A Holy Land

Dear Editor

I write this to you in the form of a letter because this is a personal view.

We Christians have grown used - too used - to the idea of a land "set apart" for God's people, a "good and broad land, flowing with milk and honey" (Ex. 3:8), "a land of wheat and barley, of vines and fig trees and pomegranates, a land of olive trees and honey" (Deut 8:8).

Too often we forget that it is we who are God's people. And that the land which God promised to Abraham and to Moses, God promises now to us. For we are now "a chosen race, a royal priesthood, a holy nation, God's own people" (1 Pet. 2:9). The Old Testament has given way to the New. The Church is "the Israel of God" (Gal 6:16), "heirs of Abraham through promise" (Gal 3:29).

Too often we forget that the land set apart was "the land of the Canaanites, the Hittites, the Amorites, the Perizzites, the Hivites and the Jebusites". Our God is not a God of ethnic cleansing. Our God is not the God who said "you shall utterly destroy them...that you may not do according to their abominable practices" (Deut 20:17-18). Our God is a God who commanded "You shall not kill" (Deut 5:17).

Too often we forget that the God who gives can also take. "They entered and took possession of this land. But they did not obey your voice.... So the city is given into the hands of the Chaldeans." (Jer 32:23). Too often we forget that the God who promised a return from exile in Babylon two thousand five hundred years ago, promised too to "cause a righteous branch to spring forth from David, who will execute justice and righteousness in this land." (Jer 33:15)

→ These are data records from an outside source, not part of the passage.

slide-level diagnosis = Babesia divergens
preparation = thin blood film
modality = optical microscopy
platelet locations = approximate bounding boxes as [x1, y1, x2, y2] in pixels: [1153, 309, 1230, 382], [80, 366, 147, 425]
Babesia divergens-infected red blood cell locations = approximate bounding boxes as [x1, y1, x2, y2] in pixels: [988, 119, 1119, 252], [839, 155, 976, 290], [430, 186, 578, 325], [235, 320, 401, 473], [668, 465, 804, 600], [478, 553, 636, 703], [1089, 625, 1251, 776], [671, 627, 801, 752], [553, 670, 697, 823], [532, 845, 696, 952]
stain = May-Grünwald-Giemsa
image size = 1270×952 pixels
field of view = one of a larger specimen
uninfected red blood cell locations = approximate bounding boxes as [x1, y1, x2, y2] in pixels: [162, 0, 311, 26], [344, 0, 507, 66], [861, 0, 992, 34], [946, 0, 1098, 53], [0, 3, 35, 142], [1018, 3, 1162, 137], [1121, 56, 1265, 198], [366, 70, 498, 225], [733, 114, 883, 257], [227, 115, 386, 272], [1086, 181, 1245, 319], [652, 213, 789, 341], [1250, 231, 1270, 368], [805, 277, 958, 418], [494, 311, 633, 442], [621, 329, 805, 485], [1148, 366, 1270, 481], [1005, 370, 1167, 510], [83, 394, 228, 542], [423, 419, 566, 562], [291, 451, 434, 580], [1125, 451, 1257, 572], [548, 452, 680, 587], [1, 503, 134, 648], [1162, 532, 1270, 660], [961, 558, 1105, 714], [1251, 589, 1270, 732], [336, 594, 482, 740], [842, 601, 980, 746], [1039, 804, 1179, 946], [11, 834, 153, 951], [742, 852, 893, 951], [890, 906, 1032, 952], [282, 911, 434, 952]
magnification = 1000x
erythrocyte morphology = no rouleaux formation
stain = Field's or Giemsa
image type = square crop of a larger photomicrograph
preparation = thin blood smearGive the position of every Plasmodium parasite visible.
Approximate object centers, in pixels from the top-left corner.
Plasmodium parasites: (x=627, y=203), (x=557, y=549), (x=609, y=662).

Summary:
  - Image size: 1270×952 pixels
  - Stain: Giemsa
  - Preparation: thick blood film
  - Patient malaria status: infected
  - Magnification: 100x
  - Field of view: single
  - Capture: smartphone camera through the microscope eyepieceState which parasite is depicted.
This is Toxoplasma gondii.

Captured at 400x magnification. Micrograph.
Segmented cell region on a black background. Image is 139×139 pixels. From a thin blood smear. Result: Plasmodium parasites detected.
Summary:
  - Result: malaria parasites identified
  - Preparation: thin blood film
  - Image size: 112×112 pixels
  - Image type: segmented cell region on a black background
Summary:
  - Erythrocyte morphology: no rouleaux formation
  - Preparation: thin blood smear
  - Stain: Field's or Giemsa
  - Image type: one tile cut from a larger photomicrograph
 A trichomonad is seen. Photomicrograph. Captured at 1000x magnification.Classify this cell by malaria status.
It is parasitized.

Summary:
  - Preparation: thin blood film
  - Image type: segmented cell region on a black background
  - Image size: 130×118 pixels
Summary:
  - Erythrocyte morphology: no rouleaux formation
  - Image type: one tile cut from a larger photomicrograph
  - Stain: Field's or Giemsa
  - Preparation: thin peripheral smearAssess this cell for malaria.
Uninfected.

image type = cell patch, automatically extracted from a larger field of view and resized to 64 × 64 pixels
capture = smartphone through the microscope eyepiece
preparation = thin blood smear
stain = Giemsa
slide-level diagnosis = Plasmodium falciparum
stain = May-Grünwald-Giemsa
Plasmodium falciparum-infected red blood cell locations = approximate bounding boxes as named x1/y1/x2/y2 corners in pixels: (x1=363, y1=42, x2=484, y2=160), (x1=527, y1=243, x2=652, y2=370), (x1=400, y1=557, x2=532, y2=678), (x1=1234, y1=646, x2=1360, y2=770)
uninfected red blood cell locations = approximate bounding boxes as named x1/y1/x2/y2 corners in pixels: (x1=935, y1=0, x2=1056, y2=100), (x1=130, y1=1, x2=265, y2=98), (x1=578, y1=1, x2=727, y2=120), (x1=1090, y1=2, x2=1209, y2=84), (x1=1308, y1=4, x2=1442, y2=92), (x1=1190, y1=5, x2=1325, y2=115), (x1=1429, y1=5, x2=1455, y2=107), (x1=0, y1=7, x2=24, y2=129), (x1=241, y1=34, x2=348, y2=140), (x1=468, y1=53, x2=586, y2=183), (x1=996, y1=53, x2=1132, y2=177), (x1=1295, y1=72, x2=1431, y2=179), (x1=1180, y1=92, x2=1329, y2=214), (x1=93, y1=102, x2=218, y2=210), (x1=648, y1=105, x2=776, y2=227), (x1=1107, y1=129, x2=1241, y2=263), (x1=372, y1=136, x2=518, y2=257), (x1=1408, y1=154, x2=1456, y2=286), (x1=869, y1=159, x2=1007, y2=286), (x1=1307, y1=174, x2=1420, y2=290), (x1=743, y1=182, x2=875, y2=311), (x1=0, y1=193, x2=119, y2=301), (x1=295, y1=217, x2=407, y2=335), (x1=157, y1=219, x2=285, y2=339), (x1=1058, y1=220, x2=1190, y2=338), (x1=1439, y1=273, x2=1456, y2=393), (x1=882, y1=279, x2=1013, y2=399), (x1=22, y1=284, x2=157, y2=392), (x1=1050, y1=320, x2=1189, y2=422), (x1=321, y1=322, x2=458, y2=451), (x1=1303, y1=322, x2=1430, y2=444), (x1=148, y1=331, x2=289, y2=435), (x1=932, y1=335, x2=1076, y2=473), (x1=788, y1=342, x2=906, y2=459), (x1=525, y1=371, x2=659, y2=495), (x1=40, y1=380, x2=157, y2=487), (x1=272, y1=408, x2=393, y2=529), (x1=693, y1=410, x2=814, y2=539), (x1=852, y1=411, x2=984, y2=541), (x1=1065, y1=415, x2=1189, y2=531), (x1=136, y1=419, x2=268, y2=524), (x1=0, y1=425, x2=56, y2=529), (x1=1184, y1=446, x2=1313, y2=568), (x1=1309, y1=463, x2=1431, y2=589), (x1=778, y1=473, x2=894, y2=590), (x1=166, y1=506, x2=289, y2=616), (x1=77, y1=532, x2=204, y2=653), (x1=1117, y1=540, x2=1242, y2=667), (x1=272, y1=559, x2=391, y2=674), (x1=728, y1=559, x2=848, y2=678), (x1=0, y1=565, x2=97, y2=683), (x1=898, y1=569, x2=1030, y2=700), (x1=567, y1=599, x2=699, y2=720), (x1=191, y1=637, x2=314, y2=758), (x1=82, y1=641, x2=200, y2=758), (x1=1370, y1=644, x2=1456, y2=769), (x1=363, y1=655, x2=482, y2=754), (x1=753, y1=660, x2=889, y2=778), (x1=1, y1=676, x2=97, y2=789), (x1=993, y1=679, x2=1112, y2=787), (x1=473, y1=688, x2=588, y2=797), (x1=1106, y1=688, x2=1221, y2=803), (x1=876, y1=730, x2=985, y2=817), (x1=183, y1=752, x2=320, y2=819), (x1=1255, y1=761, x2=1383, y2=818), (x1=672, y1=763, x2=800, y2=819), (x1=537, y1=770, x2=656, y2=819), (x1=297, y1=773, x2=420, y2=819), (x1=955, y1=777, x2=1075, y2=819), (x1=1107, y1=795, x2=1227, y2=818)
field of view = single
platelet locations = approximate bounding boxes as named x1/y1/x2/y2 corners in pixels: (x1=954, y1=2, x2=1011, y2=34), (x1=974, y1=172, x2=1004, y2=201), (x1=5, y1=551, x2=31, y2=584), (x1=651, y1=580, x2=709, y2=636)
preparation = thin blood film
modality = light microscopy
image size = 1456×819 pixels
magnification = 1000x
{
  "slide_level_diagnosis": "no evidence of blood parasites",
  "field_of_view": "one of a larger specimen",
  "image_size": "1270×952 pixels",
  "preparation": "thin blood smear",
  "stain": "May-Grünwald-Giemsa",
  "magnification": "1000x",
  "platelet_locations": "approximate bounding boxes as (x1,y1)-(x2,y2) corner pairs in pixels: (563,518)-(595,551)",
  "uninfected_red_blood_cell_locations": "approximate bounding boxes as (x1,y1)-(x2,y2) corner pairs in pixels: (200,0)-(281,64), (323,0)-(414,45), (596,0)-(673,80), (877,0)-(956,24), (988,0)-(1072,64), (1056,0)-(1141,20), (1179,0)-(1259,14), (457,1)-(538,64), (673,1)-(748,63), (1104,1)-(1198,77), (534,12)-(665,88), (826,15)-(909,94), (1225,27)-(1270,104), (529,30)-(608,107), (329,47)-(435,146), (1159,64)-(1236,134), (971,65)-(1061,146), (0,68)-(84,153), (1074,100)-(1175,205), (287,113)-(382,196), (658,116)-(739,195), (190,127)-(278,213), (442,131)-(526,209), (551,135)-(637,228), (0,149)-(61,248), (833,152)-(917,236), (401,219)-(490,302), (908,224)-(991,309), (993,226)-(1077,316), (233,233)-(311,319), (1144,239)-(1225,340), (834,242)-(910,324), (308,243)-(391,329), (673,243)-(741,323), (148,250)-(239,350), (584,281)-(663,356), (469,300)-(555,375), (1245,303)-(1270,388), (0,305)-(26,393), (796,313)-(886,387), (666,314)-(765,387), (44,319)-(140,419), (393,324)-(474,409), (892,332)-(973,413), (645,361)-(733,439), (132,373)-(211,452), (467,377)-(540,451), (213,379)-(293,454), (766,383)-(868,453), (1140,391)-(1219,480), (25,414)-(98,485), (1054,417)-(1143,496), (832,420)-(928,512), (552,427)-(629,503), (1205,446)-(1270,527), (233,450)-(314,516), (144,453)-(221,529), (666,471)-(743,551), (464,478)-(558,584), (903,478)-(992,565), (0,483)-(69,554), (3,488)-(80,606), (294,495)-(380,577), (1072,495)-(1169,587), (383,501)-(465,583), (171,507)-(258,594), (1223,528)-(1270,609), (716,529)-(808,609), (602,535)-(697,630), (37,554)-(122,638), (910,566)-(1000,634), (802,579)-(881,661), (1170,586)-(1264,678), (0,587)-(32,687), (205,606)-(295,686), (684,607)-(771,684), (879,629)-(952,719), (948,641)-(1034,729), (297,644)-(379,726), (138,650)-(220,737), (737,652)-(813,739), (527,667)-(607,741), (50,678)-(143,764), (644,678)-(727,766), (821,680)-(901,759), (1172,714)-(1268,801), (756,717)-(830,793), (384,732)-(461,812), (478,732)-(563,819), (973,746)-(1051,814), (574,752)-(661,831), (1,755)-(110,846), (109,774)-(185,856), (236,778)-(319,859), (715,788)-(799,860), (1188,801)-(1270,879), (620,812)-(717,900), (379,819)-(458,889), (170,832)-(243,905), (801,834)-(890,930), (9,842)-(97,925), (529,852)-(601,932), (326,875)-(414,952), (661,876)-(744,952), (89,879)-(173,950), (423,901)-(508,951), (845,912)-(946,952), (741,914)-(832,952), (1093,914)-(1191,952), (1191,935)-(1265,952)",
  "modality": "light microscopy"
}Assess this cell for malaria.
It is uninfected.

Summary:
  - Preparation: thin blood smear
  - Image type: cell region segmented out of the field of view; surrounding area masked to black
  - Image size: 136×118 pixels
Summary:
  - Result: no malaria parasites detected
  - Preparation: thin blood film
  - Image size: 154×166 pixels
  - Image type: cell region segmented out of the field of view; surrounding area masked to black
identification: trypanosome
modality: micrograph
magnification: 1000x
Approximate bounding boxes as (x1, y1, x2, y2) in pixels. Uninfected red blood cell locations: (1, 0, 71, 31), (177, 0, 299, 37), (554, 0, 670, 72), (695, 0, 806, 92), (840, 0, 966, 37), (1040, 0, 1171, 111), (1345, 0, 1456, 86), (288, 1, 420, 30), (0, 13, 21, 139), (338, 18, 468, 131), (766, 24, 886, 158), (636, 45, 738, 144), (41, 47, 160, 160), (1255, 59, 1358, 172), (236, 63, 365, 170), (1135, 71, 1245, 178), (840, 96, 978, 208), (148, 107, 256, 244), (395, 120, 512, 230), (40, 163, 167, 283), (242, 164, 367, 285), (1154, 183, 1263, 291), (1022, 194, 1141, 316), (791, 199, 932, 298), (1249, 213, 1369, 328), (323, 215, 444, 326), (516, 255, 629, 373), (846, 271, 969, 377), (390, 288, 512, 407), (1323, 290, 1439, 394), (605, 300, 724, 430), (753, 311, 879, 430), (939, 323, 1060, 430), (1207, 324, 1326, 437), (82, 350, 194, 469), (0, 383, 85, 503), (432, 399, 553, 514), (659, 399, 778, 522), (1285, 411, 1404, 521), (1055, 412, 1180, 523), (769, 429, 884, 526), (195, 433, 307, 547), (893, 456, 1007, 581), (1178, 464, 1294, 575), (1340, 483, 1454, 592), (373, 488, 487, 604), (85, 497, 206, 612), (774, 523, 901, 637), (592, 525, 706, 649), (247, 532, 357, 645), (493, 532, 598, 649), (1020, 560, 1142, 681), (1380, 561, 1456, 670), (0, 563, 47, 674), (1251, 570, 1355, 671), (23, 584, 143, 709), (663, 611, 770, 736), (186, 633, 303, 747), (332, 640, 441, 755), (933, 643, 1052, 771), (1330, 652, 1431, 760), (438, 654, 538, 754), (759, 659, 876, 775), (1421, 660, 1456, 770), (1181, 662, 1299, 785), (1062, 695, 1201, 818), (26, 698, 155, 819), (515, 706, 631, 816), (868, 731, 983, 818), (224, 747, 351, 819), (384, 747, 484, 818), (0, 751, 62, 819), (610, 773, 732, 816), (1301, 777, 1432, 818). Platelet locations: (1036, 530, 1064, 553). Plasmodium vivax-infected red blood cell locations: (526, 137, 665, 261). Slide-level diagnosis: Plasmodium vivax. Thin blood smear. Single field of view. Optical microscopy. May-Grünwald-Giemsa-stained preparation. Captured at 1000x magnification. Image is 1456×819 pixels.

These promises, said Paul, are made to us. The line of kings came to an end. The temple whose detailed workings occupy chapter after chapter of the Old Testament saw its last sacrifice a few years after the death of Jesus himself. The twelve tribes had broken apart centuries before - if indeed they had ever been truly united in the legendary times of David and Solomon. Jerusalem for us is not "the place which the Lord your God shall choose, to make his name dwell there," as the Deuteronomist repeats again and again. It is the city where our Lord was crucified, just as for Muslims it is the city to which God transported Mohammed in a trance.

What is going on in the Middle East today is immensely saddening. But its roots lie in the politics of the twentieth century, in the break-up of the Turkish Empire after the First World War, in the fascist (and not only the fascist) wave of anti-Semitism in the earlier part of the century, in the policies of the superpowers, in the ending of a colonialist and paternalistic era. Nothing (apart from the depths of human selfishness) is predicted in scripture (and the Bible is in any case not a sort of horoscope or work of Nostradamus!), nothing can be inferred from scripture.

Except for one thing. That God loves us all, Jew, Muslim, Christian, atheist. And a god of love has no place for those who destroy, whether with tanks or with suicide bombs. Pacem concede Domine nostris temporibus. Give peace in our time, O Lord.